● **EXERCISE GOAL**
Copy the lines of the material from the line containing "From farthest to" through the line containing "Answer: white chess", inclusive. Reproduce each line without any change.
━━━ LISTED ENTRIES
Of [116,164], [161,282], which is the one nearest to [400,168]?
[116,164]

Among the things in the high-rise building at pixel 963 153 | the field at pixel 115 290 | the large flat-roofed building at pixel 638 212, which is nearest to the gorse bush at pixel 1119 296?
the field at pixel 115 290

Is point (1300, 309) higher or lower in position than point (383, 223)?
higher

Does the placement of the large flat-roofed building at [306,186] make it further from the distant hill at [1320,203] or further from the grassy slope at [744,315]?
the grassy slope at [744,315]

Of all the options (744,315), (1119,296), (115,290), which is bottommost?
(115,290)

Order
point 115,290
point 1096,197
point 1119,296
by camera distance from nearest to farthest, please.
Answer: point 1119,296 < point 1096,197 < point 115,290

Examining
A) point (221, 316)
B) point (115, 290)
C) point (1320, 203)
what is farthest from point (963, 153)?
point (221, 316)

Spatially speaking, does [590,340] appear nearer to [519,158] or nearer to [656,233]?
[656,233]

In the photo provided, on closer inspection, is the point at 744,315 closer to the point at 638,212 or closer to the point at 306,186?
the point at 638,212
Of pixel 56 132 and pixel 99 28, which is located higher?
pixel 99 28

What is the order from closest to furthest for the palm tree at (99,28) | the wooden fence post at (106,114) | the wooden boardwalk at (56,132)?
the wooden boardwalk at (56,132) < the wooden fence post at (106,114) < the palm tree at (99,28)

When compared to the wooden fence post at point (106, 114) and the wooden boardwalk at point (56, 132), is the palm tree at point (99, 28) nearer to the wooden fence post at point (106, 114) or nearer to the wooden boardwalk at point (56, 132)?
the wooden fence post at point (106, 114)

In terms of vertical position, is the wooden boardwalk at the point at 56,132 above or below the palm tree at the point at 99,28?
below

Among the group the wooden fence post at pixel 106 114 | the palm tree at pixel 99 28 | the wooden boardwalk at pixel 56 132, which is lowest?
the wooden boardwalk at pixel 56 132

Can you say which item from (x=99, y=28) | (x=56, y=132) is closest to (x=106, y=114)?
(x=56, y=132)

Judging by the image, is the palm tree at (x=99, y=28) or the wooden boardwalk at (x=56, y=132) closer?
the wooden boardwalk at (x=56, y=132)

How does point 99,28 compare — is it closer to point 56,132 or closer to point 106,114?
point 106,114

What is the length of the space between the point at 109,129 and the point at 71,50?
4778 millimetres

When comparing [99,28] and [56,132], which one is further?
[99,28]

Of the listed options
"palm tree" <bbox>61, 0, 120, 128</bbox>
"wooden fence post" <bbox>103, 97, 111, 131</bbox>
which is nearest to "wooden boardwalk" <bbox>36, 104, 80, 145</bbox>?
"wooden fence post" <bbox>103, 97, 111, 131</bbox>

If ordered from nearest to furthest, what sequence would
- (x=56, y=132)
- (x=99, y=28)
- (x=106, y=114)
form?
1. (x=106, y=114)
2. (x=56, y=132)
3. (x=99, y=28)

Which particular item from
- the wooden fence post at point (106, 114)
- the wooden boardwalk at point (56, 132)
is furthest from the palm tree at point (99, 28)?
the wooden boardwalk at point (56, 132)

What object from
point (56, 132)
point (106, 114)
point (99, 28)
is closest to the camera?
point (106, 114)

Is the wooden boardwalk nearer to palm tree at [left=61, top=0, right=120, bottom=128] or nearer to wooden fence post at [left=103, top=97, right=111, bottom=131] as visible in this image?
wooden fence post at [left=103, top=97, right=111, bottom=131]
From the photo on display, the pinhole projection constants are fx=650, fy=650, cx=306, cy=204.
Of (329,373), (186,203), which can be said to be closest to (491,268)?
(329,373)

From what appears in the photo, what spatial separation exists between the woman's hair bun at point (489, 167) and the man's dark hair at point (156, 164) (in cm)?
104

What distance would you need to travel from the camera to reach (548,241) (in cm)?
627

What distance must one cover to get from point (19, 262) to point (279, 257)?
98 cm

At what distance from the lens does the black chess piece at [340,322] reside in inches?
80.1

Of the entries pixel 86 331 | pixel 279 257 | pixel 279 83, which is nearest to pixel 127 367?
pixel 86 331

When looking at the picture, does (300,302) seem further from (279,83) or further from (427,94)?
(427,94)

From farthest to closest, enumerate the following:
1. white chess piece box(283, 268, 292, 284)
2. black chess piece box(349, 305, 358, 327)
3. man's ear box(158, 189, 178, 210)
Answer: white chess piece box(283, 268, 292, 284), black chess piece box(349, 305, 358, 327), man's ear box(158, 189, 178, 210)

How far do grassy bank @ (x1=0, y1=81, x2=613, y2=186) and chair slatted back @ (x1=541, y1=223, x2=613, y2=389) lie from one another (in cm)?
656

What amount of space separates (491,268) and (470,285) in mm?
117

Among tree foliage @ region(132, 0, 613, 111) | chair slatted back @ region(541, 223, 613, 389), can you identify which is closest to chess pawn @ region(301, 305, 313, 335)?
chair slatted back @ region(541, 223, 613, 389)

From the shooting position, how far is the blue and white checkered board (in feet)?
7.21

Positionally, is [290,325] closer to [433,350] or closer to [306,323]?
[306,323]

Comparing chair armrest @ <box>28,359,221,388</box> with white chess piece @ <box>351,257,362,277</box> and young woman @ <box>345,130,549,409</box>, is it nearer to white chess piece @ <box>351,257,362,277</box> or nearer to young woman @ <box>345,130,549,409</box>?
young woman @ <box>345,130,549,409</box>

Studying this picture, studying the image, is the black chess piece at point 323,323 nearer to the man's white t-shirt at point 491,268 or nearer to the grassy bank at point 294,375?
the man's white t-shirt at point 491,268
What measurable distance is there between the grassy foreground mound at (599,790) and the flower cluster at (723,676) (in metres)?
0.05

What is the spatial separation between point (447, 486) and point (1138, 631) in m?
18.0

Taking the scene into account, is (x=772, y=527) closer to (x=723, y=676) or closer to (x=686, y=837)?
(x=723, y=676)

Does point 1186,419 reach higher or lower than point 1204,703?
━━━━━━
● **RESULT FOR THIS EXERCISE**
From farthest to closest, enumerate the following:
1. white chess piece box(283, 268, 292, 284)
2. black chess piece box(349, 305, 358, 327)
3. man's ear box(158, 189, 178, 210)
Answer: white chess piece box(283, 268, 292, 284), black chess piece box(349, 305, 358, 327), man's ear box(158, 189, 178, 210)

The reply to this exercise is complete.